We have a strong and, I think, unfounded opinion that footballers need to have ‘made it’ by a certain age; and that age keeps reducing due to players like Lionel Messi.

Rinus Michels’ model for Dutch youth development is certainly a marker that this country would do well to reference (even more so considering Sunday’s World Cup exit) because the line between the professional and amateur game is much finer in Holland. Van Gaal’s tweaking of Michels’ model has resulted in the KNVB funding more age group overseers, technical coordinators and more qualified coaches than ever before – all in the amateur game. The repercussion of such a support system is a stance voiced by Arnold Muhren (former Holland international and Ajax coach) that ‘a player can go from non-league and become a professional.’

The rule to becoming a professional player is, invariably, being part of an academy from as young an age as 7. The glaring exception in this country that proves the rule is Ian Wright; though failing to impress in trials at Southend and Brighton it was Crystal Palace scout, Pete Prentice, who happened to see Wright playing in a local Sunday League match and invited him for a trial at Selhurst Park. 239 league goals later and I think it’s fair to say Wright knew how to play his position.

My argument isn’t that any Sunday league footballer can make the grade at Arsenal; it’s more that, in our current system, the chasm between amateur and professional football is positively gargantuan. There are definitely hundreds of very talented players who, after being released in their teens, have only local amateur clubs to join because they are the latest victims of the pro football scrapheap, without any hand to guide them. This is the biggest malpractice in our game; Dutch professional teams are obligated to find released players suitable amateur clubs by an agreement with the KNVB (in Holland the amateur game is highly coordinated, regulated and reviewed – when an amateur club can boast over 70 teams with qualified coaches from the under 6s all the way through to the first team, like OJC Rosmalen, we can see how the gap between professional and non-professional football has become much finer).

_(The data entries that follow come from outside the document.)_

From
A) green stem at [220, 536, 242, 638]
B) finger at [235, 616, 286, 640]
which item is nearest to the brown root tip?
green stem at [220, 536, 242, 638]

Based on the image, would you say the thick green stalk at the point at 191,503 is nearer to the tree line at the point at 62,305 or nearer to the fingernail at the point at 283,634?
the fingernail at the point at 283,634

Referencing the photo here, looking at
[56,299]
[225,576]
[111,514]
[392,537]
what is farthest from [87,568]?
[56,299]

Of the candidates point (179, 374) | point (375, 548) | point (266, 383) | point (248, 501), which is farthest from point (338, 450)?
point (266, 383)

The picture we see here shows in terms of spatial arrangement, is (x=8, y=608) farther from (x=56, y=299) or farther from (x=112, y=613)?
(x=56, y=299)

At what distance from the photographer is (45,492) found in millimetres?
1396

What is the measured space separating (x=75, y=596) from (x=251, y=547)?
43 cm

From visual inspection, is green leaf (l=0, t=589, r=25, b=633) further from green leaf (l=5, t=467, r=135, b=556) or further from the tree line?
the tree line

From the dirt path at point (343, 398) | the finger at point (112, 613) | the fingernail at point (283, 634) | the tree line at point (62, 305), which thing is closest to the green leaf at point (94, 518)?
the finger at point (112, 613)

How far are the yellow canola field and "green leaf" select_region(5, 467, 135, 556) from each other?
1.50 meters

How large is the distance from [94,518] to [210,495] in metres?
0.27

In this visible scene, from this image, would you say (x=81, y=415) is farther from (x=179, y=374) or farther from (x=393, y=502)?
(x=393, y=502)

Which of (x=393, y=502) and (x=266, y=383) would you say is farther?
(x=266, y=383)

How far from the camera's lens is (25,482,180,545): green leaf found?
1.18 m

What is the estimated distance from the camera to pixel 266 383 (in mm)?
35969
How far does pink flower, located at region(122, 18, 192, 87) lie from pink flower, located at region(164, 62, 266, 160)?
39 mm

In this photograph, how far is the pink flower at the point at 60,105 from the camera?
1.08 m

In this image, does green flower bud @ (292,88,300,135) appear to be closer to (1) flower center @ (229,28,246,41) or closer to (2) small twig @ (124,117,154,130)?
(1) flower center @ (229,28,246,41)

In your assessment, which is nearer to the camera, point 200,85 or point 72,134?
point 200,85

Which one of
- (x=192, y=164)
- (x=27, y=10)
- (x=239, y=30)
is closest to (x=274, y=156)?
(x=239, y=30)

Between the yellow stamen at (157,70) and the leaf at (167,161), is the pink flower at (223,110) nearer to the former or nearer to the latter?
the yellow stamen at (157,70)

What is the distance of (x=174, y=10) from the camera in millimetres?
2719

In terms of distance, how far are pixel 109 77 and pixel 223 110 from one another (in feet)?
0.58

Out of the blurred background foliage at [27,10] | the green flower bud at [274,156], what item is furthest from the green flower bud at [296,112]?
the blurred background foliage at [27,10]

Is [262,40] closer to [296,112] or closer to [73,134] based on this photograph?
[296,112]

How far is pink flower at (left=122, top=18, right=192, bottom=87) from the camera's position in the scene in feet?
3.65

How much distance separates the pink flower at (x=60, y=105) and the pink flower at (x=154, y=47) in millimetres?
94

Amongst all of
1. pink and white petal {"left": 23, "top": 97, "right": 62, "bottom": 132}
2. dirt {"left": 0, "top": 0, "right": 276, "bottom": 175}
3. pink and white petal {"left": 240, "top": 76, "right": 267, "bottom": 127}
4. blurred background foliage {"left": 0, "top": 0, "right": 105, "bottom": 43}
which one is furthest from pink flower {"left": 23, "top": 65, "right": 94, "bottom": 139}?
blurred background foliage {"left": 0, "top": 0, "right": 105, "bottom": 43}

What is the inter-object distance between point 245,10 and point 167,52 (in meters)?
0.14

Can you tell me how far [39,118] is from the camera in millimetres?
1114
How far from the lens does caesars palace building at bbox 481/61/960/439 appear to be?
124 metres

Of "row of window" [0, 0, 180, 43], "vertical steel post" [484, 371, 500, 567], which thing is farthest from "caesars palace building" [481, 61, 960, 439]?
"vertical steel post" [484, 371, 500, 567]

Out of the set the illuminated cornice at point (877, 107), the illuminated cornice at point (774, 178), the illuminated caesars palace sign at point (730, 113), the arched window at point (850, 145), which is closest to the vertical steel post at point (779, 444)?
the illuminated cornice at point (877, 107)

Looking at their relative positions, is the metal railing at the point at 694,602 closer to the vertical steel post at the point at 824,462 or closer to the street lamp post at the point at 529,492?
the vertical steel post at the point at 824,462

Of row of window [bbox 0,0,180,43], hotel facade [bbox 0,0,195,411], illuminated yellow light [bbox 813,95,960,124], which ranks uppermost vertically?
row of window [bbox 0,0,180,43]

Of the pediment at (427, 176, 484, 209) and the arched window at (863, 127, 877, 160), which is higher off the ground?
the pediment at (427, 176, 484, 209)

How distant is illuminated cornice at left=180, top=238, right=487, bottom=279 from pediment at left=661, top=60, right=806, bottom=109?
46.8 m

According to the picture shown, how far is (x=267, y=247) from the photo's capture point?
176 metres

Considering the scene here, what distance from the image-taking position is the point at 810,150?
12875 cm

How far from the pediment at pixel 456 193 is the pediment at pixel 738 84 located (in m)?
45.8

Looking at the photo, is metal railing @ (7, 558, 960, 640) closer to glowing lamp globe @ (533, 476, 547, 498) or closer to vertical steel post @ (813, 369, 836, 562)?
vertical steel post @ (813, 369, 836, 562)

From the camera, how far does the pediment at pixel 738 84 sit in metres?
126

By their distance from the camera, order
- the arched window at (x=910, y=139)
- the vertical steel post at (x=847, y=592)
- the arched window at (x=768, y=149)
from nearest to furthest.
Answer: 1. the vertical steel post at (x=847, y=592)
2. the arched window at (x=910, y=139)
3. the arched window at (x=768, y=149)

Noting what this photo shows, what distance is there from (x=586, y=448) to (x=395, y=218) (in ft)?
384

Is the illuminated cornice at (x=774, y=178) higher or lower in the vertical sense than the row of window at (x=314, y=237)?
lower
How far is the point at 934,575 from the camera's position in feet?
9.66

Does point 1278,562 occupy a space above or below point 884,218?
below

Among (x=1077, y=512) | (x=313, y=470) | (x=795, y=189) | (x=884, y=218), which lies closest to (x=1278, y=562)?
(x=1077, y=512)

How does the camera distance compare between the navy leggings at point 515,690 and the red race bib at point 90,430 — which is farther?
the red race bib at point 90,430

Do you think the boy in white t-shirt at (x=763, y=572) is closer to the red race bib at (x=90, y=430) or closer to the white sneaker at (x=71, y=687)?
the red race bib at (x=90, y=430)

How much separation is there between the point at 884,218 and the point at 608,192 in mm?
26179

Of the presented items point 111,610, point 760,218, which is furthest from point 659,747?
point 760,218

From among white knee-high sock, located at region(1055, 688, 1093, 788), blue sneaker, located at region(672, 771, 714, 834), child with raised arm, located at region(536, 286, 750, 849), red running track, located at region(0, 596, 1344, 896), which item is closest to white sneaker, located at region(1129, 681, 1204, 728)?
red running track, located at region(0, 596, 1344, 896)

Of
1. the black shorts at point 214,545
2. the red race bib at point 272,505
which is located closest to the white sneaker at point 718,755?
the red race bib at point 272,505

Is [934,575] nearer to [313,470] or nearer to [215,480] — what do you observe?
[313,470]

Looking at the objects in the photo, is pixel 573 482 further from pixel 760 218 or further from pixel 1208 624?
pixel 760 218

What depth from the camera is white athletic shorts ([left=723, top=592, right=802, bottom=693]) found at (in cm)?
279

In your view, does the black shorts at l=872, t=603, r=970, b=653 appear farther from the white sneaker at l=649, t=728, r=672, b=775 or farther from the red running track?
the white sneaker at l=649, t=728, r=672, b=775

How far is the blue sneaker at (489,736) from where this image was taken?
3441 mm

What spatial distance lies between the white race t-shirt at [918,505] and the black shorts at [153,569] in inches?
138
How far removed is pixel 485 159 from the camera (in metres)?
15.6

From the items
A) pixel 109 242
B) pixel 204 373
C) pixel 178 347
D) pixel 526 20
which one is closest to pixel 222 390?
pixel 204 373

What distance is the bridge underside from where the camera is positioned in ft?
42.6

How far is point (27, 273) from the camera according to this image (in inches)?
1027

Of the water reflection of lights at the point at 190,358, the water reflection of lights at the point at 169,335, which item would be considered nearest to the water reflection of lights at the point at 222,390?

This only goes so far in explaining singularities like Ian Wright. A further mystery is the likes of Di Natale, Luca Toni and Arshavin who all arrived on the international scene relatively late and completely unannounced. Luca Toni, now 33, was a journeyman of Serie B and Serie C1 before signing for Palermo (then an ambitious Serie B outfit) in 2003. 30 goals in his debut season brought promotion and 21 goals the following year, his first in Serie A, brought acclaim. For Fiorentina he scored 33 goals and for Bayern Munich an incredible 39 goals in his debut seasons for the respective clubs. Luca Toni went from obscurity to being one of the most prolific goal scorers in Europe for five years (and this all happened after the age of 25 in the topflight). Di Natale just had his most successful year ever by netting 29 goals for Udinese and finishing as top scorer in Serie A and he is 32 years old. Arshavin, now 29, is another player who was brought to the global media’s attention in 2008 by Zenit’s UEFA Cup triumph and Russia’s European Championship semi final run.

These players prove that talent does not run on a time-line. Diego Forlan was laughed at by many English fans yet he’s still in South Africa and could very feasibly be playing in a World Cup semi final – twice European Golden Boot winner with two different clubs in Spain is no fluke either. There are multiple reasons for his failure to impress in England and his subsequent success in Spain (the players around him, the coaches, his role in the team, the playing environment, maturity etc the list could go on) and he was lucky enough – and determined enough – to strike a balance at the right time.

This is why when fans and pundits dismiss 21, 22, 23 and even 24 year olds as ‘not having what it takes’ I am left wondering why, as a people, we look to castigate before we look to encourage. Unlike the question of late bloomers, this is a simpler answer: it is always easier to destroy something than it is to create. The same can be said for talent.